先日姫路市内を走る神姫バスの「城周辺観光ループバス」に関して取り上げましたが、MAKIKYUは先月姫路でこのバスに乗車した後、神姫バスの一般路線にも乗車しており、その際にやって来た車両は、三菱ふそう製のノンステップバスでした。
俗に「NEW AEROSTAR」と呼ばれる最近の三菱ふそう製大型路線車は、ノンステップ車も全国各地で多数が活躍しており、NEW AEROSTARのノンステップ車自体は特に珍しいものではなく、非常にありふれた存在ですので、MAKIKYUとしては特に有り難味を感じる車両ではないのも事実です。
この車両の99.9%程度は前中扉配置となっており、更に後輪後部にも扉が設けられている3扉車(成田空港内のターミナル間無料循環バスなど、幾つかの使用実例があります)を見かけただけでも、かなり珍しい車両に遭遇したと感じるものです。
この事はリアエンジンのノンステップ車では、中扉から後部の床が高くなる構造を考えると当然といえ、ノンステップ車に限らずワンステップ車も含めた低床車が幅を利かせるようになった最近では、今まで前後扉のバスを多数導入してきた関西などにおいても、前中扉車ばかりが導入される大きな要因になっていますが、こんな事を書くと、前後扉では低床バスは…と考える方も多いかと思います。
勿論神姫バスにおいても、比較的古い車両は概ね前後扉車であるものの、最近導入されている車両の大半は前中扉となっており、姫路市内でも前中扉のノンステップ車が走る姿は多数目撃していますが、中には「ノンステップ・前後扉」という他に類を見ない車両も存在しています。
この車両は神姫バスでも本格導入された車両ではなく、メーカーの試作車を購入した車両という事で、狙ってもなかなか遭遇できる車両ではないのですが、MAKIKYUが姫路を訪問した際には、以前にも何度かその姿を目撃しており、先月姫路で乗車した三菱ふそう製ノンステップバスもこの車両でした。
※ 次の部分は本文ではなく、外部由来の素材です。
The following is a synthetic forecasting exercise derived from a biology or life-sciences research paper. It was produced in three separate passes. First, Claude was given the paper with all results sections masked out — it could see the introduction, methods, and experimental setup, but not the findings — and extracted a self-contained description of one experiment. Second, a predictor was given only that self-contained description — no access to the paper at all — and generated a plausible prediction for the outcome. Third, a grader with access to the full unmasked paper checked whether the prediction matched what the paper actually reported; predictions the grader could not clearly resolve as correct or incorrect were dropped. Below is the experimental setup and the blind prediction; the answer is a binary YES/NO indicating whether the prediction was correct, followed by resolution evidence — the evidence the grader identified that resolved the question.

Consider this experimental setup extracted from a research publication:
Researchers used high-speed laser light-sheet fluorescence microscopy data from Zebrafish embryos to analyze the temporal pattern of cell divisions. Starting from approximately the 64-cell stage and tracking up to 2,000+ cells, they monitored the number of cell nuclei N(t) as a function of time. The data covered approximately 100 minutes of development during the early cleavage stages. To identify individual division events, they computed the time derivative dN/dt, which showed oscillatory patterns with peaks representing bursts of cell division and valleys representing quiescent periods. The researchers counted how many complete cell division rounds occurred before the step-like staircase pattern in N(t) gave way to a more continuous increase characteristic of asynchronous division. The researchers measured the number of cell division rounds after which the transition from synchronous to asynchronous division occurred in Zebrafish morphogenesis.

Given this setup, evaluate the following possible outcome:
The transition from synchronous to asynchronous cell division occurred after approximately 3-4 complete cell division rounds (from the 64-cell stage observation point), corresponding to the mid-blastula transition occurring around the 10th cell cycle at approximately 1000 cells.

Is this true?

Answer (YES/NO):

MAKIKYU自体が姫路はもとより、関西圏自体に地縁のある人間でもないですので、こんな車両に乗車したのは初めてでしたが、車内は1+2列の座席が通路から一段段上げされた状態で並んでおり、ノンステップ部分は通路のみという状況になっています。
また通常のノンステップバス(前中扉)では、中扉が車椅子乗車口も兼ねる構造となっており、扉下部に手動スロープ板が備えられている車両が多いのですが、この車両は後扉から乗車して通路を前に進むにも、構造上後輪部分のタイヤハウスが出っ張っている事もあって、ここは車椅子が通れる幅は確保されていません。
そのためノンステップバスにも関わらず、車椅子での乗車は困難な車両となっており、通常の路線バスに比べて割高であるにも関わらず、一般的にはバリアフリーの観点から補助金が支給されて導入が進められる事が多いノンステップバスの性質を考えると、極めて異色の存在と言えますが、この事もあってか、ノンステップバスでは前面行先表示器脇などに当たり前の様に見かける「車椅子マーク」が掲出されていないのも大きな特徴です。
その上メーカーの試作車という事もあってか、この車両は機械式オートマチック車となっている事も大きな特徴で、こんな車両は実用上の使い勝手は決して良いとは言えず、他事業者も含めて量産される事はまずないと思われる代物ですが、「MAKIKYUのページ」をご覧の皆様も姫路を訪問され、見るからに異様な雰囲気を放つこの前後扉ノンステップ車を見かける機会がありましたら、是非一度乗車してみては如何でしょうか?
写真は姫路駅前を走る前後扉ノンステップ車(姫路駅前での降車後に撮影しましたので、行先表示は回送になっています)と、その車内の様子です。
名古屋市交が初期に導入した3ドアノンステップ車にも乗ってみたいものですね
この前後扉ノンステップバスは、エンジン搭載スペースの関係などで、最後尾座席へのアプローチも随分な工夫が必要となり、この様な車両は殆ど見かけませんので、見るだけで違和感がありますね。
また使い勝手が悪い車両という事もありますので、バリアフリー車両の導入が求められる今日では、まず普及は望めない代物ですが、それでもこの様なバスが製造可能である事を示す点では、貴重な存在ですね。
あと3扉ノンステップバスは、国内では名古屋市営以外にも成田空港交通(成田空港内ターミナル間無料循環バス)や南海バスなどに事例があり、前者はこちらも乗車した事がありますが、こちらは成田空港に出向く機会があれば、今なら比較的容易に乗車できます(他にCNGノンステなども走っていますが…)ので、興味があれば早めに乗車された方が良いかと思います。